Fedustria vraagt maatregelen omwille van de negatieve gevolgen van de oorlog in Oekraïne, onder andere verlenging soepele regeling tijdelijke werkloosheid tot minstens eind 2022. Fedustria is de Belgische federatie van de textiel-, hout- en meubelindustrie.

Sinds het begin van de oorlog in Oekraïne op 24 februari 2022 zijn de economische perspectieven in de textiel-, hout- en meubelindustrie drastisch verslechterd. In een recente bevraging van de lidbedrijven stelde Fedustria vast dat de conjunctuur volledig is omgeslagen. Fa Quix, directeur-generaal: “Waren de bedrijfsleiders over januari-februari 2022 nog eerder optimistisch, met slechts 9 % van de bedrijven die vonden dat de omzetontwikkeling achterop bleef op de verwachtingen, dan denkt in juni liefst 66 % van de bedrijven dat de omzet lager zal uitvallen dan verwacht bij het begin van het jaar.” Op de foto hierboven staat Fa Quix links.

De vraag werd ook gesteld naar de situatie nu in vergelijking met de coronaperiode en de lockdowns die de bedrijven ook hebben getroffen. Niet minder dan 55 % van de respondenten geven aan dat de economische situatie nu erger is dan tijdens de coronapandemie, 27 % zegt ‘even erg’. Torenhoge energie- en grondstoffenprijzen blijven boosdoenersDe fors gestegen energieprijzen baren grote zorgen, maar ook de nog steeds historisch hoge grondstoffenprijzen. Deze grondstoffenprijzen dalen nog steeds niet. 70 % van de bedrijven ziet zijn grondstoffenprijzen momenteel nog steeds verder stijgen. Daarnaast meldt nog eens 25 % dat de grondstoffenprijzen weliswaar niet verder stijgen, maar op een zeer hoog peil stabiliseren.

 

In tegenstelling tot 2021 slagen de bedrijven er steeds moeilijker in om deze prijsstijgingen in hun verkoopprijzen door te rekenen: amper 12 % van de bedrijven zegt dat ‘volledig’ te kunnen doen, de helft van de bedrijven doet het ‘grotendeels’, maar 30 % ‘slechts voor een klein deel.’ Deze laatste groep moet dus substantieel inboeten op de marges.

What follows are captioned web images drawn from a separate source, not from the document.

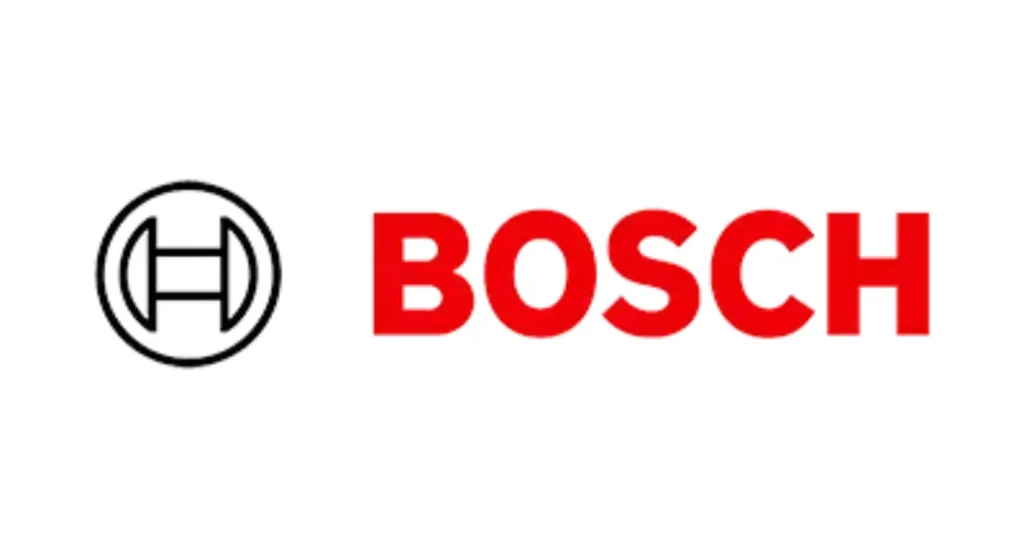 bosch image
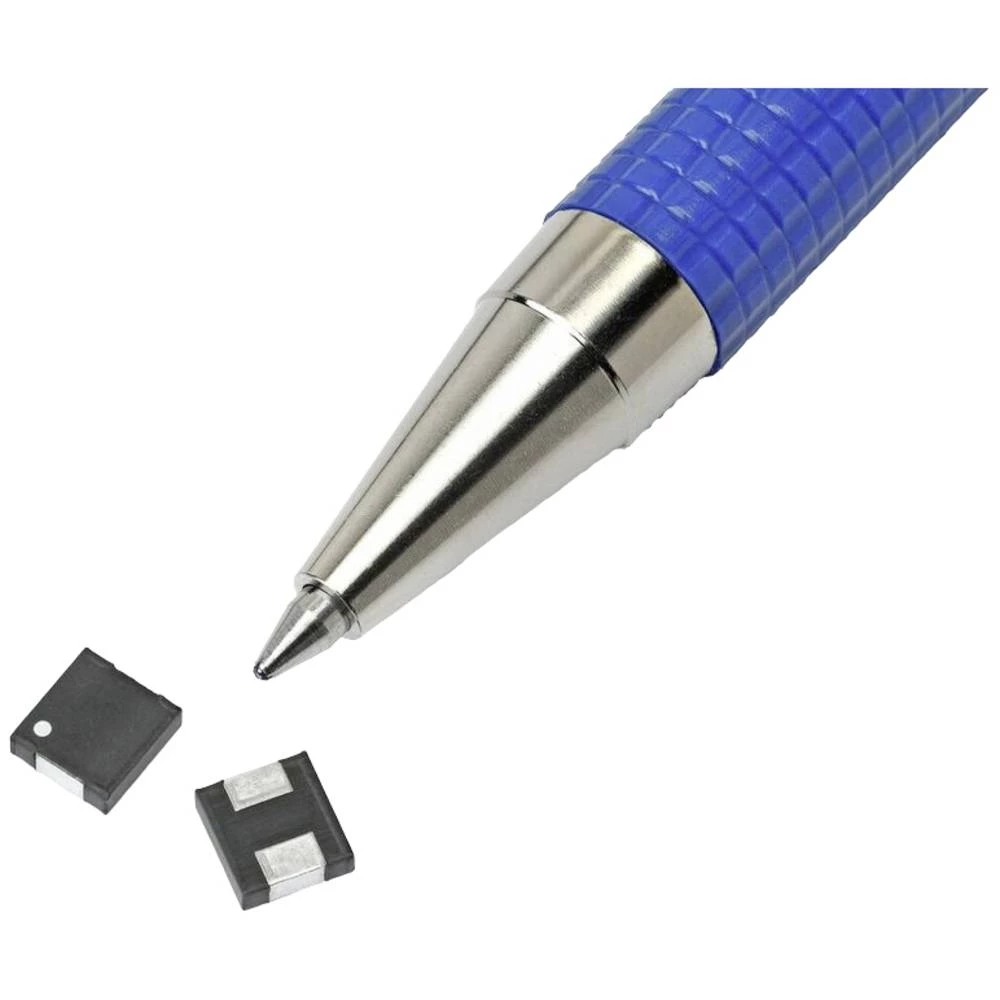 Bussmann by Eaton  induktor         1 St. slika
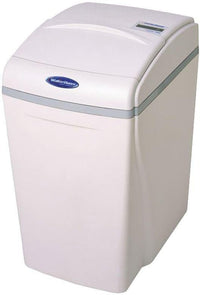 WaterBoss 22000 grain Water Softener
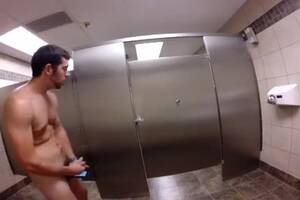 Male Toilet Porn - Toilet Gay Male Videos at Gay Men Ring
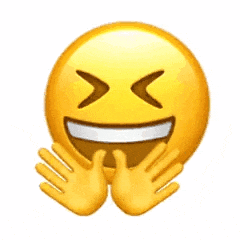  7月1日起,职业索赔之路到头了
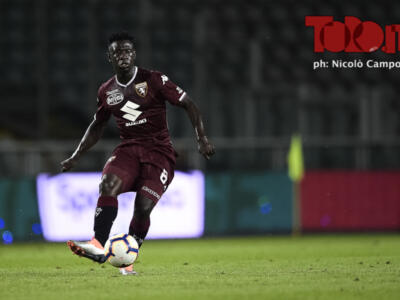 Da Mazzarri a Brighi passando per Acquah: ecco gli ex di Empoli-Torino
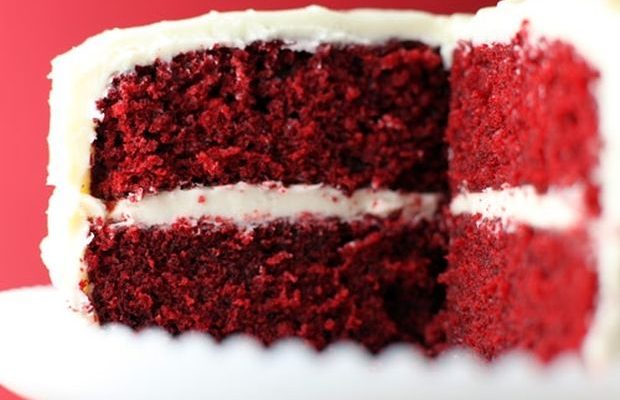 Κέικ τούρτα Χριστουγέννων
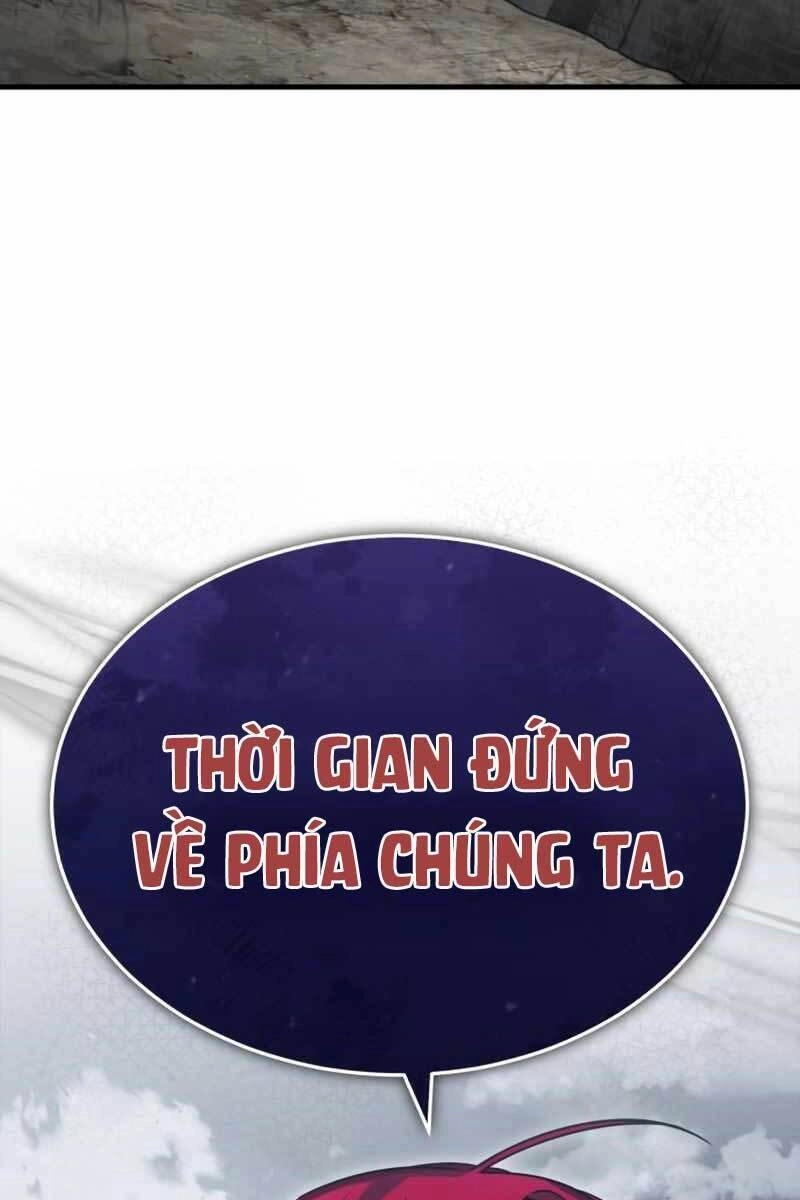 Thiên Quỷ Chẳng Sống Nổi Cuộc Đời Bình Thường Chapter 59 - 49
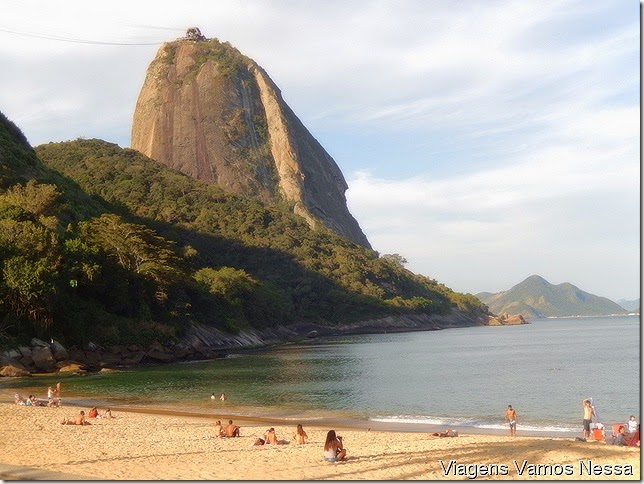 Pao de Acucar 025 Pao de Acucar 025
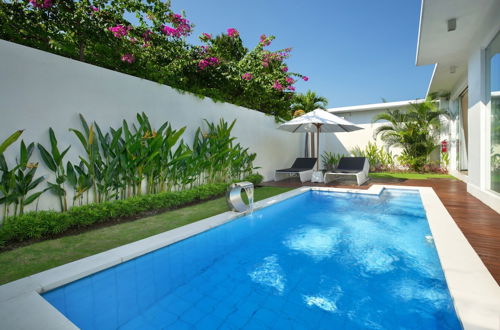 Foto 57 - The Grand Daha Luxury Villas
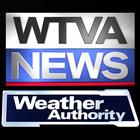 WTVA Weather アイコン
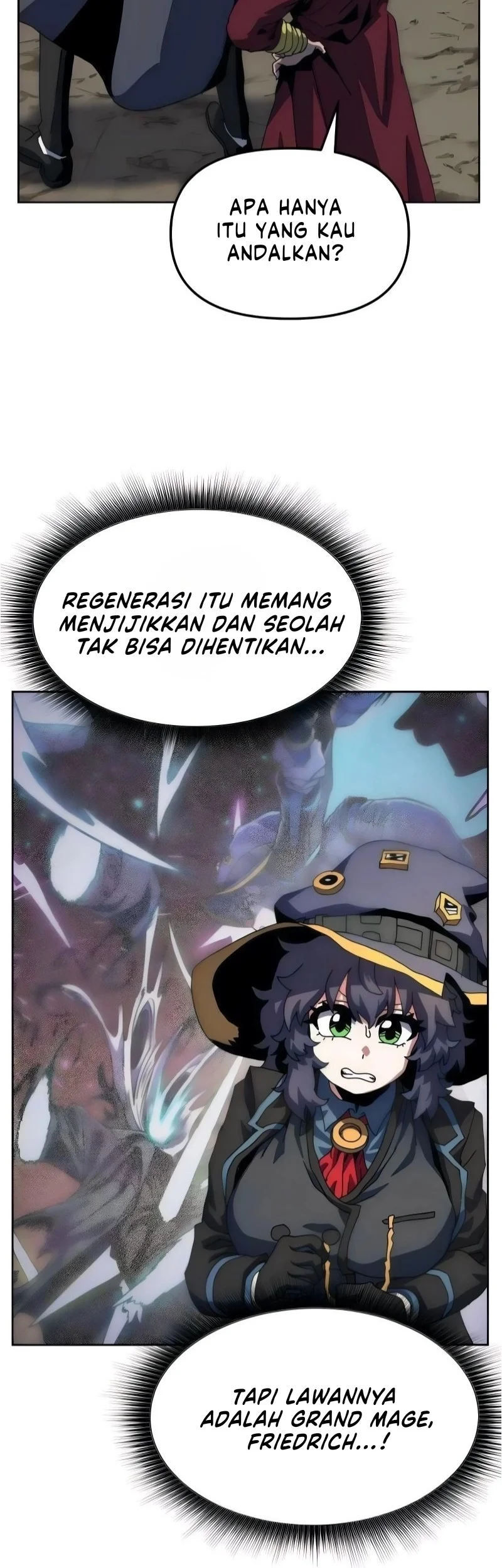 Archmage Curriculum Chapter 7 Gambar 24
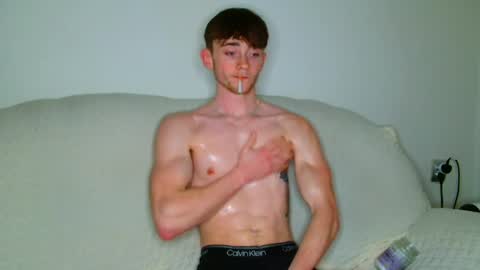 lilbearxxxx online show from March 25, 2026, 12:49 am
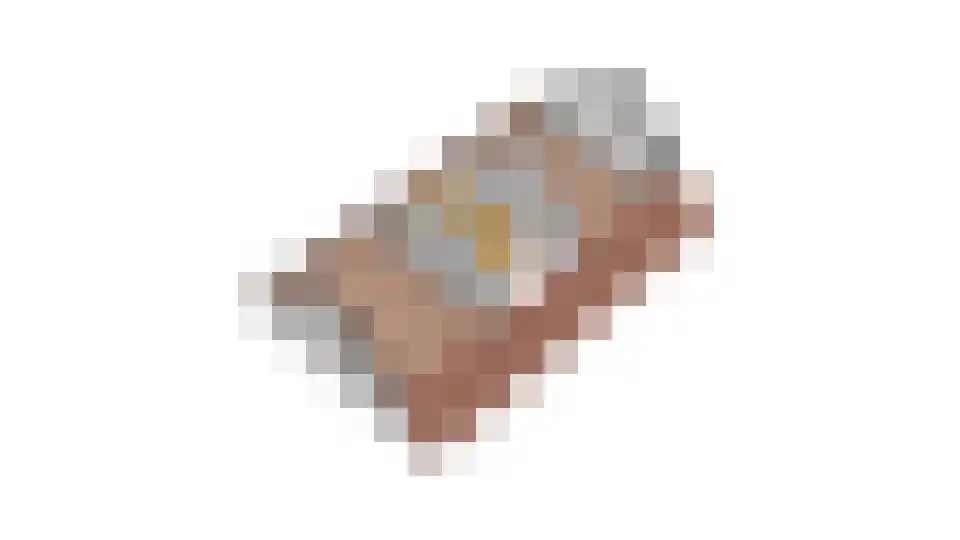 Goorsteeg 2 Ede thumbnail 50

Daarnaast werd de vraag gesteld naar de sterke stijging van de loonkosten als gevolg van de inflatie en de automatische loonindexering – nu al +8 % op minder dan een jaar tijd in de meeste productiebedrijven. Daarmee zijn we weer een nieuwe loonkostenhandicap aan het opbouwen. Voor 52 % van de antwoordende bedrijven is dat een ‘groot probleem’, waarbij amper 5 % van de bedrijven die gestegen
loonkosten volledig kunnen doorrekenen in hun verkoopprijzen. 63 % antwoordt dat ze die gestegen loonkosten slechts ‘gedeeltelijk kunnen doorrekenen’. Dat betekent bijgevolg dat zowat twee op de drie bedrijven hun verkoopmarges in belangrijke mate zien afkalven, en hun winstgevendheid extra onder druk komt te staan.

Het is dan ook niet verwonderlijk dat 20 % van de bedrijven meldt dat ze verwachten mensen te zullen moeten laten afvloeien, al zal dat in vier op de vijf gevallen om een beperkt aantal gaan (minder dan 10 % van het personeelsbestand, en vaak slechts enkele medewerkers per bedrijf). Toch zou ook bijna één op twee bedrijven mensen aanwerven, al was het maar om diegenen die met pensioen gaan – ‘de babyboomers’ – te vervangen. Niettemin blijft het vinden van nieuw personeel een groot probleem voor 6 op de 10 bedrijven.

Omwille van de sterk vertragende conjunctuur zullen liefst 71 % van de bedrijven nog nood hebben aan tijdelijke werkloosheid. Het is dan ook onbegrijpelijk dat de federale regering blijkbaar zou beslissen om het soepele systeem van tijdelijke werkloosheid overmacht-corona/Oekraïne niet te verlengen na 30 juni, net nu de bedrijven er écht nood aan hebben omdat de economische situatie in 1 op de 2
bedrijven nu erger is dan tijdens de coronacrisis.

Fedustria vraag nadrukkelijk om dit systeem te verlengen tot minstens het einde van 2022. Bovendien herhaalt de federatie haar eis om dringend maatregelen te nemen om de torenhoge energiekosten te doen dalen. Fa Quix, directeur-generaal, vervolledigt: “Het idee om op Europees vlak een ‘cap’ in te stellen op de gasprijzen verdient daarbij alle prioriteit. Desgevallend moet België afzonderlijk maatregelen in die zin treffen.”